Il melting pot ha sempre funzionato, talvolta dando vita a curiosi mix, come la famiglia di un mioamico d’etnia anglo-birmano-tamil ma cattolico praticante ed un pochino anche hindu, comunque rigorosamente vegetariano, morto di crepacuore a causa di conflitti con moglie e soprattutto suocero sunnita, per l’educazione della figlia, battezzata ed indirizzata al cattolicesimo.
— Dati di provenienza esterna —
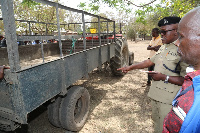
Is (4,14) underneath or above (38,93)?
above

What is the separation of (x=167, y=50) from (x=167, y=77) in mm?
394

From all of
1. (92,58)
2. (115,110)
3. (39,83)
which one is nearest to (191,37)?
(39,83)

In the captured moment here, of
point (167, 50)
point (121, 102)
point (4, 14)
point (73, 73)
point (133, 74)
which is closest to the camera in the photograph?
point (4, 14)

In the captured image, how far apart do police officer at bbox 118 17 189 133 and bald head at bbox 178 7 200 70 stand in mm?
1145

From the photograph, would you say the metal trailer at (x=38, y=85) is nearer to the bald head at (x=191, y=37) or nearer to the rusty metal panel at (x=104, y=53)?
the rusty metal panel at (x=104, y=53)

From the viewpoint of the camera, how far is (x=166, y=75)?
1891 mm

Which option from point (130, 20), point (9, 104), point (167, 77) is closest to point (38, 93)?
point (9, 104)

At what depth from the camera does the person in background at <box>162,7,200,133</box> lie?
1.94ft

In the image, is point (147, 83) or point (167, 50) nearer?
point (167, 50)

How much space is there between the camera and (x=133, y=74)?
21.9 ft

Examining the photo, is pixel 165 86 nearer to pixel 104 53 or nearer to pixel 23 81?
pixel 23 81

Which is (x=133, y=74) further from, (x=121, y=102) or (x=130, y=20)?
(x=130, y=20)

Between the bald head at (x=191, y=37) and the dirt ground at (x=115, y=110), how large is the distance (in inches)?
102

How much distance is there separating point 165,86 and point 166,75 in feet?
0.53
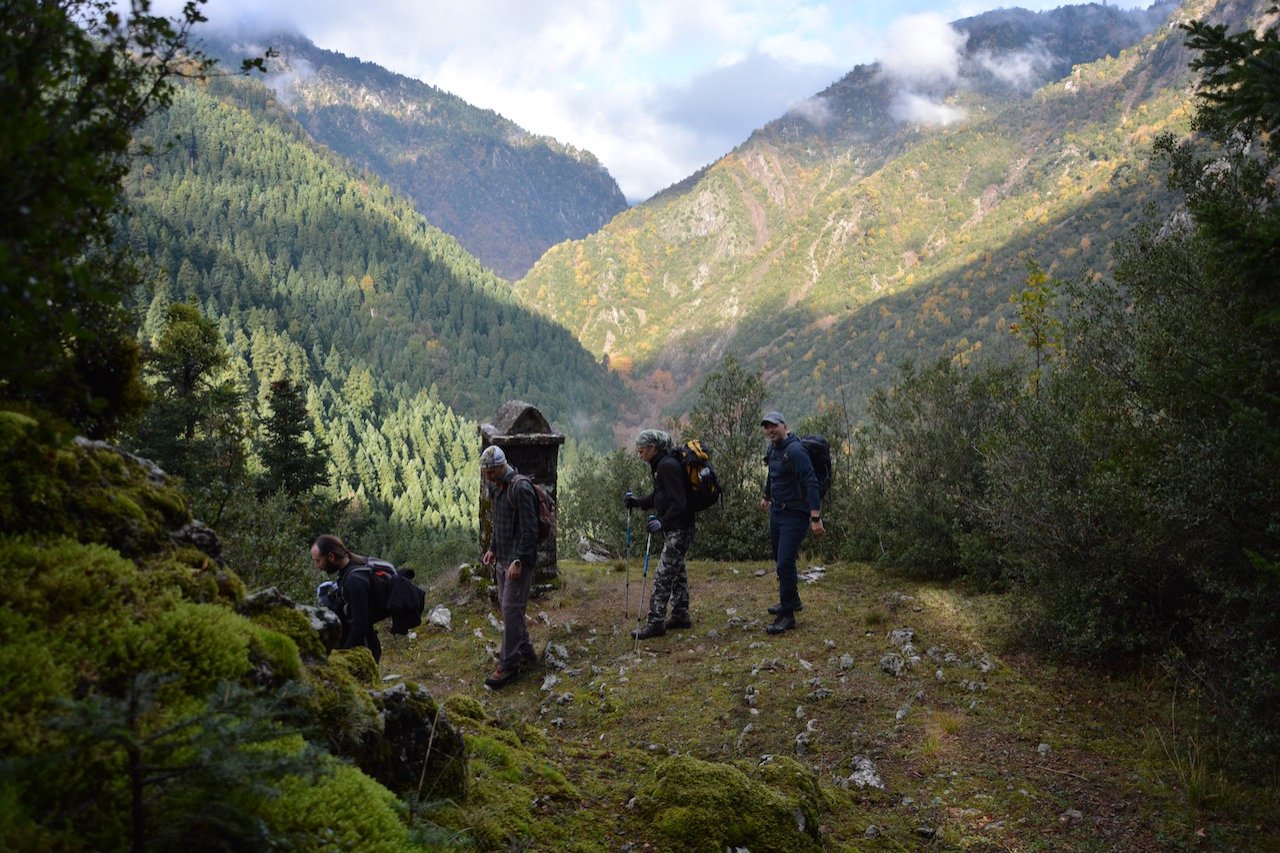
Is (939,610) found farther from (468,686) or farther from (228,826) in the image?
(228,826)

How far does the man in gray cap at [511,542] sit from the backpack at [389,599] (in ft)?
4.95

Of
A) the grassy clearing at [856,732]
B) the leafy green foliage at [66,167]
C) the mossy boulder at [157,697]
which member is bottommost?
the grassy clearing at [856,732]

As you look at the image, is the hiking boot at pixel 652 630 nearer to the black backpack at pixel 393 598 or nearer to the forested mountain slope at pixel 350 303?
the black backpack at pixel 393 598

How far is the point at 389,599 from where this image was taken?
6332 millimetres

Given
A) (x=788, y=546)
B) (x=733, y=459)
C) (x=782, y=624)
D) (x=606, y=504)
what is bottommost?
(x=782, y=624)

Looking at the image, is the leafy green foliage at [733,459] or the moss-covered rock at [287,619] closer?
the moss-covered rock at [287,619]

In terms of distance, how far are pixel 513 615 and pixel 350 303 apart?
148500 mm

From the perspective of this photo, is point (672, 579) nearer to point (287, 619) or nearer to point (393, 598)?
point (393, 598)

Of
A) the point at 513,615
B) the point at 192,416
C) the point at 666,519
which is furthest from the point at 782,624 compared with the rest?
the point at 192,416

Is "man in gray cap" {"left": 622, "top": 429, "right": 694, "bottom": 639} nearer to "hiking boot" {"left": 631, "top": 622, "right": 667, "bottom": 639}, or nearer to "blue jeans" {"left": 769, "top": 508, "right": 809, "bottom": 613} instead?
"hiking boot" {"left": 631, "top": 622, "right": 667, "bottom": 639}

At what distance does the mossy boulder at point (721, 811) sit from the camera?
12.0 feet

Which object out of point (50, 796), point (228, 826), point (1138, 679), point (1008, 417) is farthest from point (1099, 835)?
point (1008, 417)

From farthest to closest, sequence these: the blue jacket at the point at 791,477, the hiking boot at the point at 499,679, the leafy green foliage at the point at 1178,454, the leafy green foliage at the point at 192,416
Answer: the leafy green foliage at the point at 192,416
the blue jacket at the point at 791,477
the hiking boot at the point at 499,679
the leafy green foliage at the point at 1178,454

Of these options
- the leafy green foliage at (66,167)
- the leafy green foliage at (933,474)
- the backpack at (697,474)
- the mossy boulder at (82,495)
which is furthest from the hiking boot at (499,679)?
the leafy green foliage at (933,474)
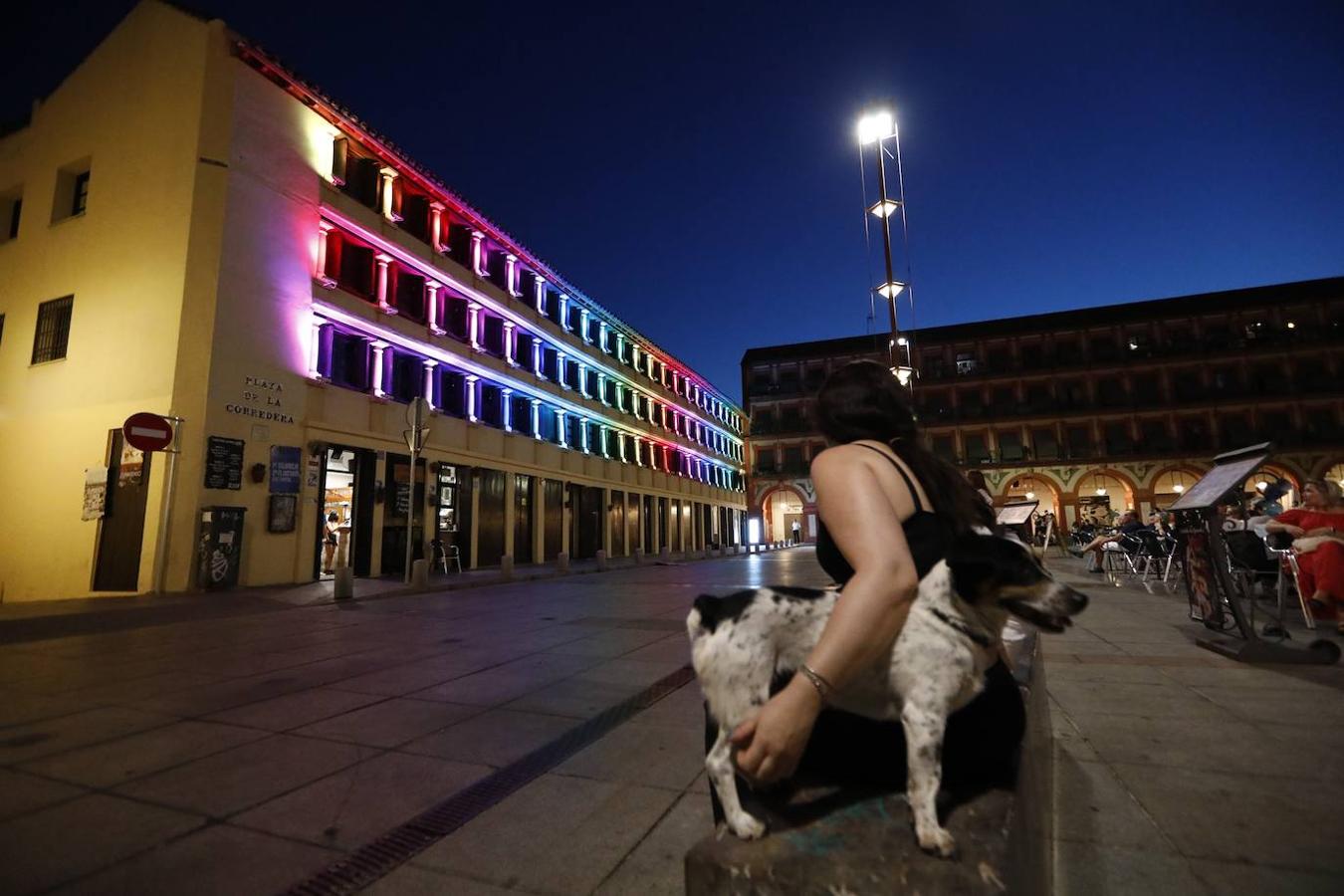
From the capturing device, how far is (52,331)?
49.0 feet

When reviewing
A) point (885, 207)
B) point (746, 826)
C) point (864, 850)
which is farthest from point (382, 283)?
point (864, 850)

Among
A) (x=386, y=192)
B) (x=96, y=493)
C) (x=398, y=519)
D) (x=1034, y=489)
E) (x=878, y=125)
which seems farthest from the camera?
(x=1034, y=489)

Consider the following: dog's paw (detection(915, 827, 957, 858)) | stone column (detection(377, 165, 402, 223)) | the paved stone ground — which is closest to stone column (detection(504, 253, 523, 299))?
stone column (detection(377, 165, 402, 223))

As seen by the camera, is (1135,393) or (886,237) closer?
(886,237)

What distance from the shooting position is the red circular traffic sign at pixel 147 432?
10.4 meters

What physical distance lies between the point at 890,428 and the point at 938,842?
926 millimetres

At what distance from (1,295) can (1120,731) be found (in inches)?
967

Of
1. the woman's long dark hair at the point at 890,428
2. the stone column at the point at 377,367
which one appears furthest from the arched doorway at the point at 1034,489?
the woman's long dark hair at the point at 890,428

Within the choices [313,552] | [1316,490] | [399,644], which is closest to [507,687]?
[399,644]

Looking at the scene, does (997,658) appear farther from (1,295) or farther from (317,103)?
(1,295)

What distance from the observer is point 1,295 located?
16.2 metres

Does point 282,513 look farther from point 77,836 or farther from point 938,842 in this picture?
point 938,842

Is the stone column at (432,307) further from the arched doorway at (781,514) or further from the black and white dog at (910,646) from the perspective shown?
the arched doorway at (781,514)

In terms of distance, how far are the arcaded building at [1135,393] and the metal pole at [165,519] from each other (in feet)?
111
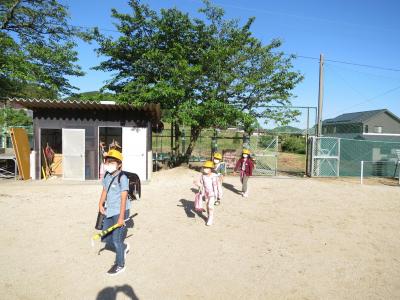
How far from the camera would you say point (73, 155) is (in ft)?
40.2

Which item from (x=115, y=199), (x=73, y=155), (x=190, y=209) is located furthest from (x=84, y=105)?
(x=115, y=199)

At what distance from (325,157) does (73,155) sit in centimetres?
1102

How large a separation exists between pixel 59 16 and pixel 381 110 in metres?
33.4

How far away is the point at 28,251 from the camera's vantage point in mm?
4930

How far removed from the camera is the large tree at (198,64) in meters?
13.4

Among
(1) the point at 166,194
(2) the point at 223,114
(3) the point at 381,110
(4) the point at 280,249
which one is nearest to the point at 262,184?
(2) the point at 223,114

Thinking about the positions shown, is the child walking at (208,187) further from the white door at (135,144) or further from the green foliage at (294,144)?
the green foliage at (294,144)

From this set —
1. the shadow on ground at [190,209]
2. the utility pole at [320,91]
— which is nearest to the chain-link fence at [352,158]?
the utility pole at [320,91]

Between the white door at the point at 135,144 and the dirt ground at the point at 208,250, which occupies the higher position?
the white door at the point at 135,144

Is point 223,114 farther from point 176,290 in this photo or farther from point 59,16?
point 59,16

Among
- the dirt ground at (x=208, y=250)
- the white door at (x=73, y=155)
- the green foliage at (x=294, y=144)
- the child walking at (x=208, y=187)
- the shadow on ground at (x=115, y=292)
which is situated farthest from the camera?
the green foliage at (x=294, y=144)

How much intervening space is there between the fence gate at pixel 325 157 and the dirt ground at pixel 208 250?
199 inches

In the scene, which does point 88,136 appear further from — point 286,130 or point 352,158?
point 352,158

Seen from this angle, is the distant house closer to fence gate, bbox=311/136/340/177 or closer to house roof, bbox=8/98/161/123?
fence gate, bbox=311/136/340/177
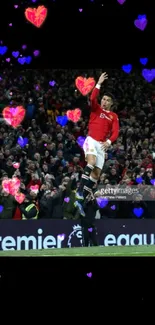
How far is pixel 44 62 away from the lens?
1769 cm

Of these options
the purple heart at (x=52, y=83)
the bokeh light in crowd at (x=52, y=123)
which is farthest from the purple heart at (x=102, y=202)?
the purple heart at (x=52, y=83)

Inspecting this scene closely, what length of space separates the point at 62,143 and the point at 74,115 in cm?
283

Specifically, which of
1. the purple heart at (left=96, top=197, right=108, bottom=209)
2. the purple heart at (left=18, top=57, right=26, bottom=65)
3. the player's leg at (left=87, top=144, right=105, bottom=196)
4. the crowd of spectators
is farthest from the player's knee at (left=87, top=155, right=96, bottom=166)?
the purple heart at (left=18, top=57, right=26, bottom=65)

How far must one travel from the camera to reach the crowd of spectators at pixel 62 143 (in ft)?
51.0

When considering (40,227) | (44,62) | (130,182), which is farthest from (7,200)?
(44,62)

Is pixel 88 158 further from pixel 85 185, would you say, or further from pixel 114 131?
pixel 114 131

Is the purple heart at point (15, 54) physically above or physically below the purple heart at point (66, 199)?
above

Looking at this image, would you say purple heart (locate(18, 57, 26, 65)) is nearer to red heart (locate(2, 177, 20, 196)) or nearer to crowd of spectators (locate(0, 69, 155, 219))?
crowd of spectators (locate(0, 69, 155, 219))

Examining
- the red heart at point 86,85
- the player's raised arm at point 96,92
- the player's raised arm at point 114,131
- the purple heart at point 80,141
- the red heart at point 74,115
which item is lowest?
the player's raised arm at point 114,131

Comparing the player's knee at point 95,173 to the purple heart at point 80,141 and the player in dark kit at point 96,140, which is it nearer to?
the player in dark kit at point 96,140

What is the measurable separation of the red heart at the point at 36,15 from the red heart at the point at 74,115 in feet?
23.0

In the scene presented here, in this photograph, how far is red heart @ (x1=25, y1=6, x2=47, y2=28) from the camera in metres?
12.9

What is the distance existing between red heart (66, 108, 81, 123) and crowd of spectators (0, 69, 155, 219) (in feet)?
0.59

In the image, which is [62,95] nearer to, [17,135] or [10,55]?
[17,135]
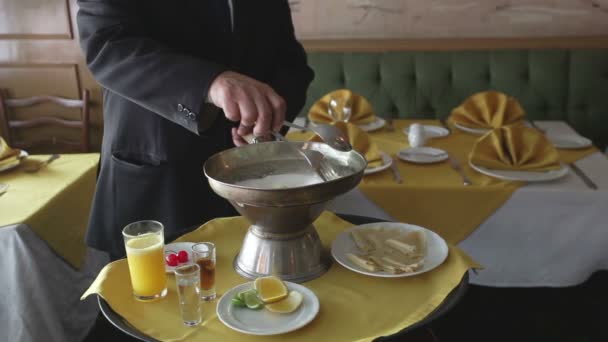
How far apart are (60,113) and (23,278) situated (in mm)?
1840

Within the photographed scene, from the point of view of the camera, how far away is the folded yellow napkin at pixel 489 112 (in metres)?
2.10

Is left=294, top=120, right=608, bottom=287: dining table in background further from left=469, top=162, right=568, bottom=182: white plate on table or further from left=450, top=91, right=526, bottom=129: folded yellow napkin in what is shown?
left=450, top=91, right=526, bottom=129: folded yellow napkin

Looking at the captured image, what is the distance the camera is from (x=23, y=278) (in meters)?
1.54

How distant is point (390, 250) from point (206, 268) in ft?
1.05

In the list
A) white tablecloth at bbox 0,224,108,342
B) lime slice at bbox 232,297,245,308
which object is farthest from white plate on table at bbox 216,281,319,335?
white tablecloth at bbox 0,224,108,342

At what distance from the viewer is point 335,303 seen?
88 centimetres

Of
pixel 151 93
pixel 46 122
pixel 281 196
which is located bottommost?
pixel 46 122

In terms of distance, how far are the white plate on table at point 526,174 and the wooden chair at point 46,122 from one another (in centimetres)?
210

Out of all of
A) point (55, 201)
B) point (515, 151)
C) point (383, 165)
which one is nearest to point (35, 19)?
point (55, 201)

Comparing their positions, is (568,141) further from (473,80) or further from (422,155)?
(473,80)

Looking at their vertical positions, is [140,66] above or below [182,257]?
above

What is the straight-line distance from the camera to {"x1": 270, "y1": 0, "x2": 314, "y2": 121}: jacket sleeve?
4.50ft

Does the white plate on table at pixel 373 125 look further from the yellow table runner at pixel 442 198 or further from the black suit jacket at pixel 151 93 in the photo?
the black suit jacket at pixel 151 93

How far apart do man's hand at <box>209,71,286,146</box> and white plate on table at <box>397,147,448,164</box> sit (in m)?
0.82
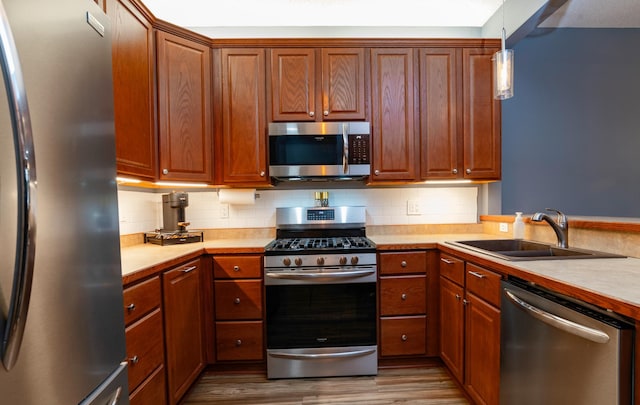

La convivenza tra buddhisti, hindu, cristiani e sciiti non ha mai evidenziato problemi di rilievo, che invece sussistono con i sunniti e che deflagrano nei matrimoni misti, stante il pretendere di assoggettare alle loro convinzioni religiose chi sposa un uomo od una donna appartenente alla loro comunità.

A margine chi prende in sposa, davanti all’Imam di turno, la seconda, anche la terza moglie, al solito con l’inganno, senza registrazione civile, essendo la poligamia reato. Così ingenue ragazze buddiste provenienti da famiglie disagiate cadono in trappola, attuata in svariate modalità, e contraggono nikah (matrimonio islamico) magari convinte di sposare un vedovo o uomo divorziato. La trappola scatta al concepimento del primo figlio, quando è tardi per tornarsene nella casa paterna.

Seconde e terze mogli vengono fatte passare agli occhi delle Istituzioni come poverette a cui all’insegna dell’humanity è stata offerta accoglienza. Al contempo tramite gli Imam vi sono sussidi destinati alle famiglie numerose, ma se la prole non frequenta la moschea, sussidi tagliati. Da ciò un crescente numero di uomini con lunghe barbe ed abbigliamento arabo, donne con chador e burka. Superfluo osservare che se la passano male, molto male, i liberi pensatori sunniti, emarginati, talvolta aggrediti da correligionari.

Se ne evince l’inaffidabilità delle statistiche sulle percentuali religiose giustappunto poiché in alcune zone i sunniti, a prescindere da origini (Bangladesh, Pakistan, India) fino a pochi anni addietro nei censimenti tendevano a non registrare donne e neonati. Comunque i musulmani corrispondono a circa il 15% dell’intera popolazione, di cui circa il 90% sunniti ed il resto sciiti ed ahmadi. Tornando al Rakhine, nel 1962 la città di Maungdaw aveva tra i 20.000 ed i 30.000 abitanti, di cui il 70-80% arakan, con i restanti di altre etnie. In seguito, stante l’afflusso di bengali, la popolazione ha raggiunto i 400.000 ed ora i musulmani corrispondono a circa il 90%. La presenza buddista è ridotta a militari e dipendenti governativi, poiché i civili buddisti, hindu, cristiani ed animisti abbandonarono il suolo nativo, messi alle strette da arrivo ed incremento numerico dei bengali.

Oltre all’avvelenamento religioso causato dal verbo safowahabita, i crudi numeri spiegano perché il Myanmar non può accogliere i bengali.

Mauro Mauri

* * *

Sento il dovere di ringraziare i miei preziosissimi ed insostituibili insegnanti di storia della Birmania: lo scomparso Oo Tha Za Maung e Haji Akber Hussein, il primo buddista ed il secondo musulmano. Entrambi di profonda cultura, persone rette capaci di ragionare con il cuore e la propria testa, senza farsi confondere da nessuno. Coetanei, pur non conoscendosi tra loro mi hanno presentato analisi identiche su passato e prospettive future di Rakhine e Birmania, rimarcando l’importanza di un educazione religiosa imperniata su tolleranza e reciproco rispetto, come indicato dal Sacro Corano e Scritture Sacre al Buddismo.